### Goal of the exercise
The records below need to be repeated exactly, though not their pictures.

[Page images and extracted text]
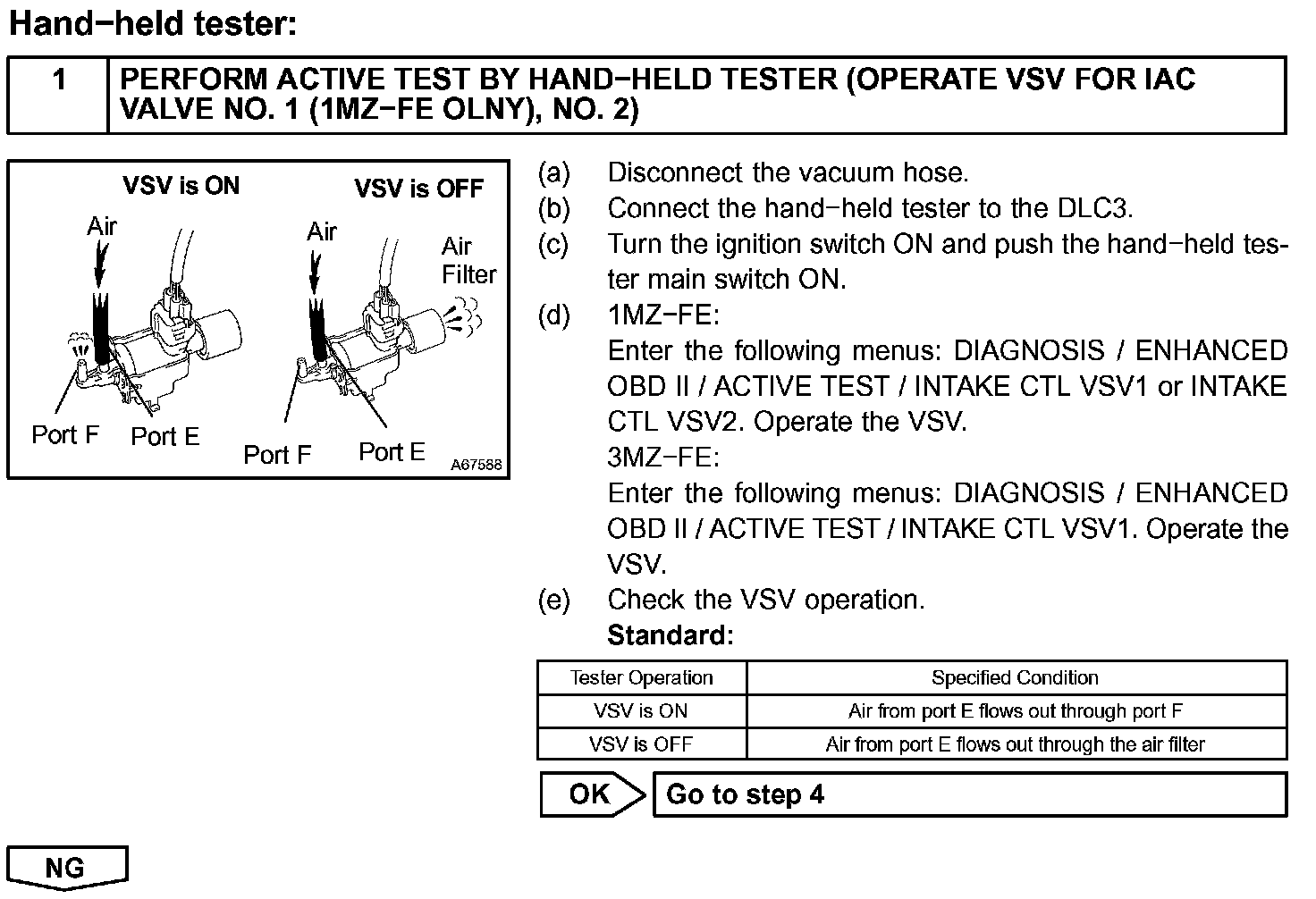 Hand−held tester:

| 1 | PERFORM ACTIVE TEST BY HAND−HELD TESTER (OPERATE VSV FOR IAC VALVE NO. 1 (1MZ−FE OLNY), NO. 2) |
|---|---|

VSV is ON
Air
Port F
Port E

VSV is OFF
Air
Air Filter
Port F
Port E
A67588

(a) Disconnect the vacuum hose.
(b) Connect the hand−held tester to the DLC3.
(c) Turn the ignition switch ON and push the hand−held tester main switch ON.
(d) 1MZ−FE:
Enter the following menus: DIAGNOSIS / ENHANCED OBD II / ACTIVE TEST / INTAKE CTL VSV1 or INTAKE CTL VSV2. Operate the VSV.
3MZ−FE:
Enter the following menus: DIAGNOSIS / ENHANCED OBD II / ACTIVE TEST / INTAKE CTL VSV1. Operate the VSV.
(e) Check the VSV operation.
Standard:

| Tester Operation | Specified Condition |
|---|---|
| VSV is ON | Air from port E flows out through port F |
| VSV is OFF | Air from port E flows out through the air filter |

OK Go to step 4

NG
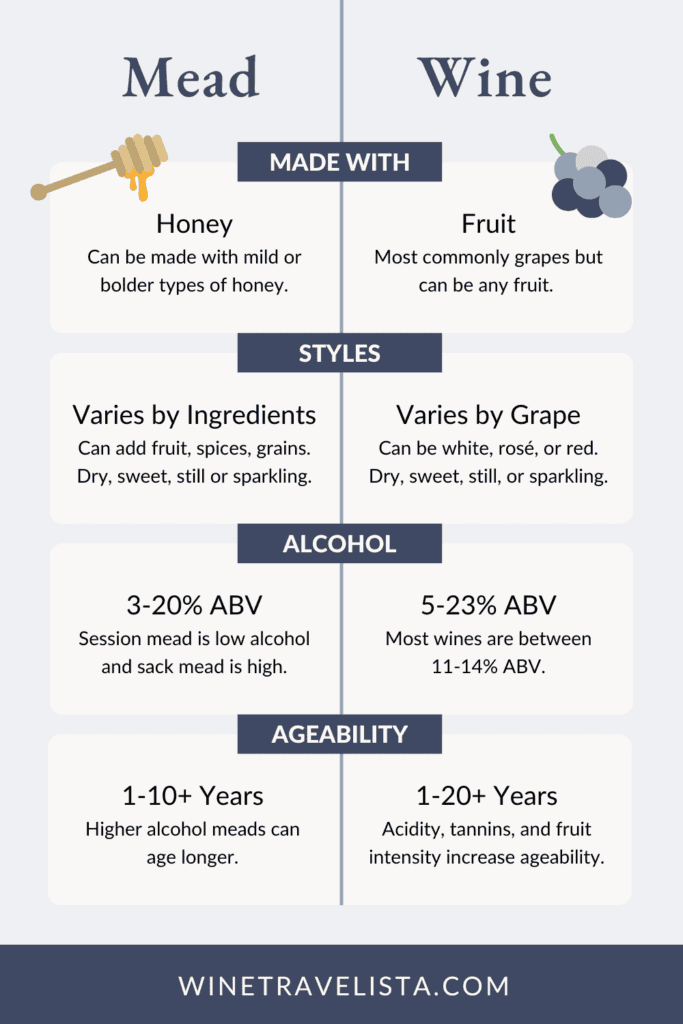 Mead

Wine

MADE WITH

Honey
Can be made with mild or bolder types of honey.

Fruit
Most commonly grapes but can be any fruit.

STYLES

Varies by Ingredients
Can add fruit, spices, grains. Dry, sweet, still or sparkling.

Varies by Grape
Can be white, rosé, or red. Dry, sweet, still, or sparkling.

ALCOHOL

3-20% ABV
Session mead is low alcohol and sack mead is high.

5-23% ABV
Most wines are between 11-14% ABV.

AGEABILITY

1-10+ Years
Higher alcohol meads can age longer.

1-20+ Years
Acidity, tannins, and fruit intensity increase ageability.

WINETRAVELISTA.COM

### Response
 Hand−held tester:

| 1 | PERFORM ACTIVE TEST BY HAND−HELD TESTER (OPERATE VSV FOR IAC VALVE NO. 1 (1MZ−FE OLNY), NO. 2) |
|---|---|

VSV is ON
Air
Port F
Port E

VSV is OFF
Air
Air Filter
Port F
Port E
A67588

(a) Disconnect the vacuum hose.
(b) Connect the hand−held tester to the DLC3.
(c) Turn the ignition switch ON and push the hand−held tester main switch ON.
(d) 1MZ−FE:
Enter the following menus: DIAGNOSIS / ENHANCED OBD II / ACTIVE TEST / INTAKE CTL VSV1 or INTAKE CTL VSV2. Operate the VSV.
3MZ−FE:
Enter the following menus: DIAGNOSIS / ENHANCED OBD II / ACTIVE TEST / INTAKE CTL VSV1. Operate the VSV.
(e) Check the VSV operation.
Standard:

| Tester Operation | Specified Condition |
|---|---|
| VSV is ON | Air from port E flows out through port F |
| VSV is OFF | Air from port E flows out through the air filter |

OK Go to step 4

NG
 Mead

Wine

MADE WITH

Honey
Can be made with mild or bolder types of honey.

Fruit
Most commonly grapes but can be any fruit.

STYLES

Varies by Ingredients
Can add fruit, spices, grains. Dry, sweet, still or sparkling.

Varies by Grape
Can be white, rosé, or red. Dry, sweet, still, or sparkling.

ALCOHOL

3-20% ABV
Session mead is low alcohol and sack mead is high.

5-23% ABV
Most wines are between 11-14% ABV.

AGEABILITY

1-10+ Years
Higher alcohol meads can age longer.

1-20+ Years
Acidity, tannins, and fruit intensity increase ageability.

WINETRAVELISTA.COM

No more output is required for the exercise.